-------- SOURCE DATA
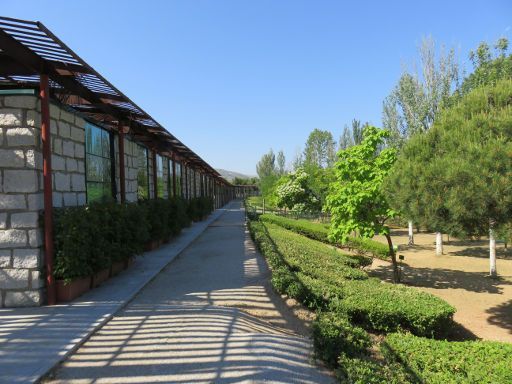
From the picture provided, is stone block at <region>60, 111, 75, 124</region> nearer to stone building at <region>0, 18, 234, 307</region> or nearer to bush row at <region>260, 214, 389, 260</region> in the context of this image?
stone building at <region>0, 18, 234, 307</region>

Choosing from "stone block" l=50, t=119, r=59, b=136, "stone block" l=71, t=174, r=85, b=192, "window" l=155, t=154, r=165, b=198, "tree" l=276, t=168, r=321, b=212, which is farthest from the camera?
"tree" l=276, t=168, r=321, b=212

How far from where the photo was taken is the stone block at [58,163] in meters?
5.95

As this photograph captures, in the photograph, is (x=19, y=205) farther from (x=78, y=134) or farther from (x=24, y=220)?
(x=78, y=134)

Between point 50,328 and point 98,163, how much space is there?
439cm

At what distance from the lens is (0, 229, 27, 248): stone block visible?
521cm

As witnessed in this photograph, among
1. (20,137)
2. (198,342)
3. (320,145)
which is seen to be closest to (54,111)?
(20,137)

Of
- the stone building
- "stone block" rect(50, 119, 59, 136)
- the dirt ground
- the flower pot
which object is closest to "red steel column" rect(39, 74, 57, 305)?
the stone building

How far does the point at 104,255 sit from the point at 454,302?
8.36 m

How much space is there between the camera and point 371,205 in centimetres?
1115

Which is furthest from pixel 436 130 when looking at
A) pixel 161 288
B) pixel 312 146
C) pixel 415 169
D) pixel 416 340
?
pixel 312 146

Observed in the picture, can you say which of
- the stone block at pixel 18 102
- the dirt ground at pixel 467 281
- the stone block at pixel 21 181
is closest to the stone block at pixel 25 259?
the stone block at pixel 21 181

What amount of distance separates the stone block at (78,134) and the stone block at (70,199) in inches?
39.2

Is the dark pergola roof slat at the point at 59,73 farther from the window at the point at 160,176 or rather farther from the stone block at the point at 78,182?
the window at the point at 160,176

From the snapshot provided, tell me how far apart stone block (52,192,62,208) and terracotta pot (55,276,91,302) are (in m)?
1.24
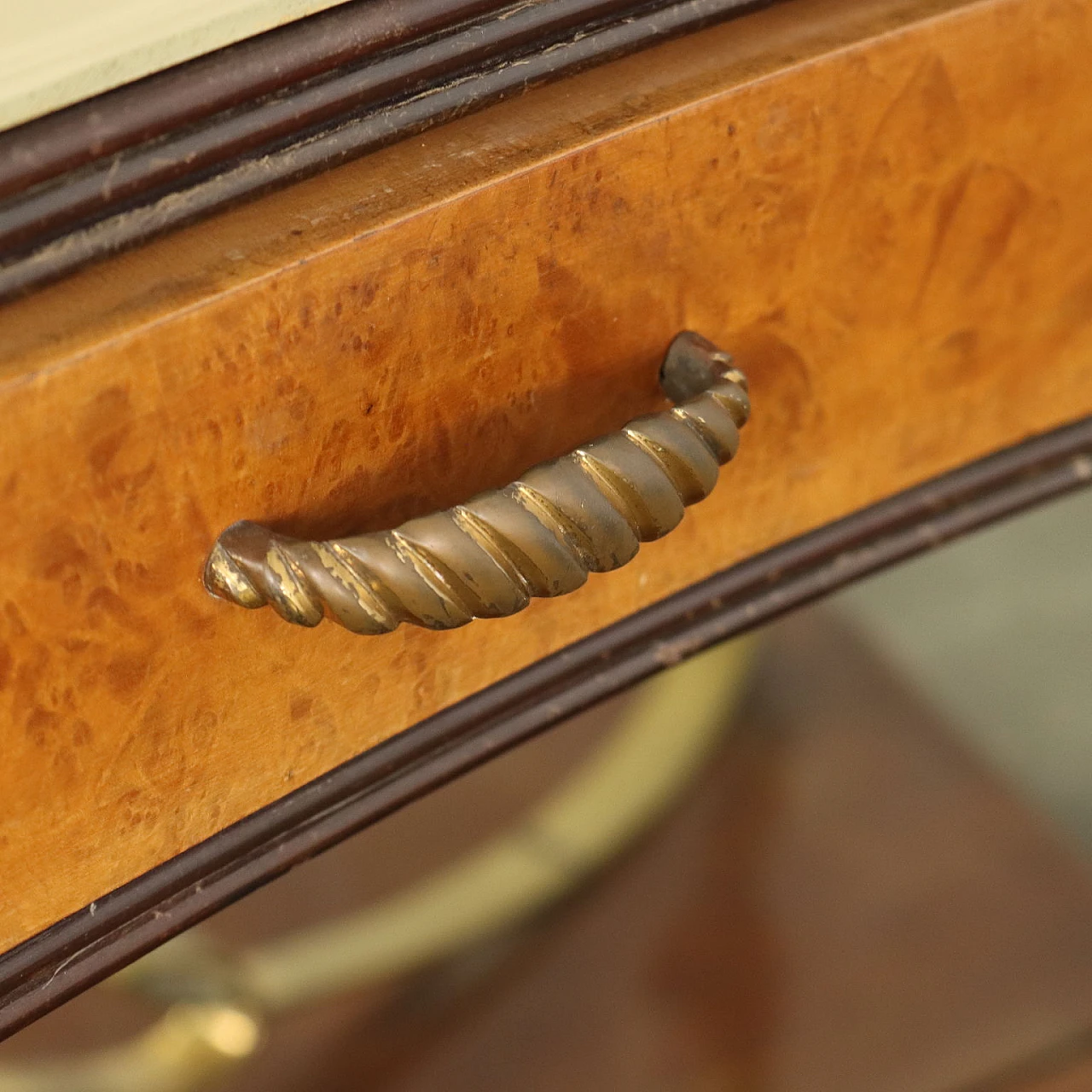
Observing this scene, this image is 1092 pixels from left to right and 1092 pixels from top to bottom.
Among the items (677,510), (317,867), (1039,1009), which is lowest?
(1039,1009)

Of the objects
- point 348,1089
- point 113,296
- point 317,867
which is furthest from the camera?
point 317,867

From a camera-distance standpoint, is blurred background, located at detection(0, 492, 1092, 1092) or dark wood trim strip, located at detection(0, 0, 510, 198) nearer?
dark wood trim strip, located at detection(0, 0, 510, 198)

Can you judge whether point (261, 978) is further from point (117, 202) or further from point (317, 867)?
point (117, 202)

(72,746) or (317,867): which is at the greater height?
(317,867)

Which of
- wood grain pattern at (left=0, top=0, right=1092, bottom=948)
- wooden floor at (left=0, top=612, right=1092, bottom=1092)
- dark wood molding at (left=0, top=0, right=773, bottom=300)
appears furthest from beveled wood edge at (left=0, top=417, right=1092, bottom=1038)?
wooden floor at (left=0, top=612, right=1092, bottom=1092)

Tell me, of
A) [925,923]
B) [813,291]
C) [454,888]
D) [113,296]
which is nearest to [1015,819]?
[925,923]

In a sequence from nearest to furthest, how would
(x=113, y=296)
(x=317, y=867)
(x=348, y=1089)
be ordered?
(x=113, y=296), (x=348, y=1089), (x=317, y=867)

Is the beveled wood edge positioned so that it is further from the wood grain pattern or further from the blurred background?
the blurred background
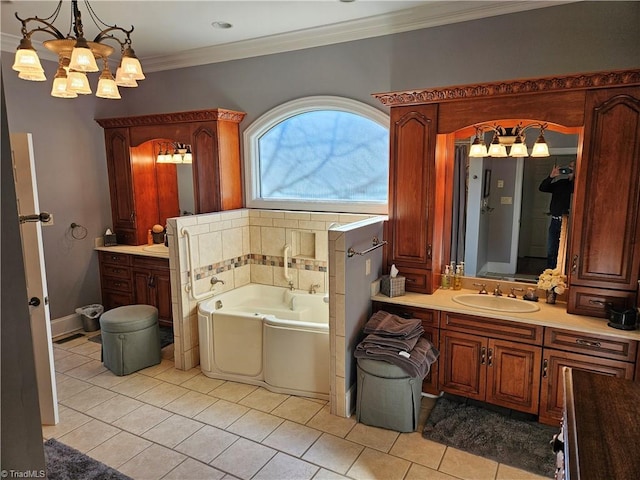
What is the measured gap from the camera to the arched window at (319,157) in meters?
3.96

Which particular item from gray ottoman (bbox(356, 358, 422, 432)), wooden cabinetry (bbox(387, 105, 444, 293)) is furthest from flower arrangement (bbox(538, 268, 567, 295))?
gray ottoman (bbox(356, 358, 422, 432))

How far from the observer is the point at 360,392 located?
3.07m

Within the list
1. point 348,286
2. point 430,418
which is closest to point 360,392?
point 430,418

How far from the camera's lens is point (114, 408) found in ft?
10.8

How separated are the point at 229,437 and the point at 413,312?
1.65 metres

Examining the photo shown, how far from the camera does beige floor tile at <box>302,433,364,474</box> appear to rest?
265 centimetres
----------------
From the data above, write out everything exactly except the pictures.

From the picture provided, is stone block at <region>60, 111, 75, 124</region> nearer to stone building at <region>0, 18, 234, 307</region> or nearer to bush row at <region>260, 214, 389, 260</region> in the context of this image?
stone building at <region>0, 18, 234, 307</region>

Choosing from "stone block" l=50, t=119, r=59, b=136, "stone block" l=71, t=174, r=85, b=192, "window" l=155, t=154, r=165, b=198, "tree" l=276, t=168, r=321, b=212, which is farthest from the camera?
"tree" l=276, t=168, r=321, b=212

How far from where the photo was taken is the stone block at [58,163] in meters?
5.95

As this photograph captures, in the photograph, is (x=19, y=205) farther from (x=78, y=134) or farther from (x=24, y=220)?
(x=78, y=134)

Between point 50,328 and point 98,163, how much space is there?
439cm

At what distance from the lens is (0, 229, 27, 248): stone block visible?
521cm

As witnessed in this photograph, among
1. (20,137)
2. (198,342)
3. (320,145)
which is seen to be closest to (54,111)?
(20,137)

Of
- the stone building
- "stone block" rect(50, 119, 59, 136)
- the dirt ground
- the flower pot
which object is closest to "red steel column" rect(39, 74, 57, 305)?
the stone building

How far does the point at 104,255 sit from the point at 454,302?
8.36 m

How much space is there between the camera and point 371,205 in centimetres?
1115

Which is furthest from pixel 436 130 when looking at
A) pixel 161 288
B) pixel 312 146
C) pixel 415 169
D) pixel 416 340
?
pixel 312 146

Observed in the picture, can you say which of
- the stone block at pixel 18 102
- the dirt ground at pixel 467 281
- the stone block at pixel 21 181
is closest to the stone block at pixel 25 259?
the stone block at pixel 21 181

What amount of distance separates the stone block at (78,134) and the stone block at (70,199) in inches?
39.2

Is the dark pergola roof slat at the point at 59,73 farther from the window at the point at 160,176 or rather farther from the stone block at the point at 78,182?
the window at the point at 160,176

From the snapshot provided, tell me how far apart stone block (52,192,62,208) and terracotta pot (55,276,91,302) are (in m)?
1.24
Observing this scene, this image is 1092 pixels from left to right and 1092 pixels from top to bottom.
Among the items (677,510), (317,867), (1039,1009), which is lowest?
(1039,1009)

Of the objects
- point 348,1089
- point 113,296
- point 317,867
which is furthest from the camera?
point 317,867

From a camera-distance standpoint, is blurred background, located at detection(0, 492, 1092, 1092) or dark wood trim strip, located at detection(0, 0, 510, 198) nearer?
dark wood trim strip, located at detection(0, 0, 510, 198)

Can you judge whether point (261, 978) is further from point (117, 202) or further from point (317, 867)?
point (117, 202)

(72,746) or (317,867): which is at the greater height?
(317,867)

Which of
- wood grain pattern at (left=0, top=0, right=1092, bottom=948)
- wooden floor at (left=0, top=612, right=1092, bottom=1092)
- dark wood molding at (left=0, top=0, right=773, bottom=300)
appears furthest from beveled wood edge at (left=0, top=417, right=1092, bottom=1038)?
wooden floor at (left=0, top=612, right=1092, bottom=1092)

Tell me, of
A) [925,923]
B) [813,291]
C) [454,888]
D) [113,296]
which is nearest to [1015,819]?
[925,923]

In a sequence from nearest to furthest, how would
(x=113, y=296)
(x=317, y=867)
(x=348, y=1089)
be ordered?
(x=113, y=296), (x=348, y=1089), (x=317, y=867)

Is the beveled wood edge positioned so that it is further from the wood grain pattern or further from the blurred background?
the blurred background
What is the measured gap from the camera to the arched window at (319,157) in meters?
3.96

Which particular item from gray ottoman (bbox(356, 358, 422, 432)), wooden cabinetry (bbox(387, 105, 444, 293)) is furthest from flower arrangement (bbox(538, 268, 567, 295))?
gray ottoman (bbox(356, 358, 422, 432))

How far from the observer is the point at 360,392 located?
3.07m

Within the list
1. point 348,286
2. point 430,418
which is closest to point 360,392?
point 430,418

How far from the camera's lens is point (114, 408) found in ft?
10.8

How separated are the point at 229,437 and the point at 413,312?
1.65 metres

Examining the photo shown, how far from the camera does beige floor tile at <box>302,433,364,474</box> appear to rest?
265 centimetres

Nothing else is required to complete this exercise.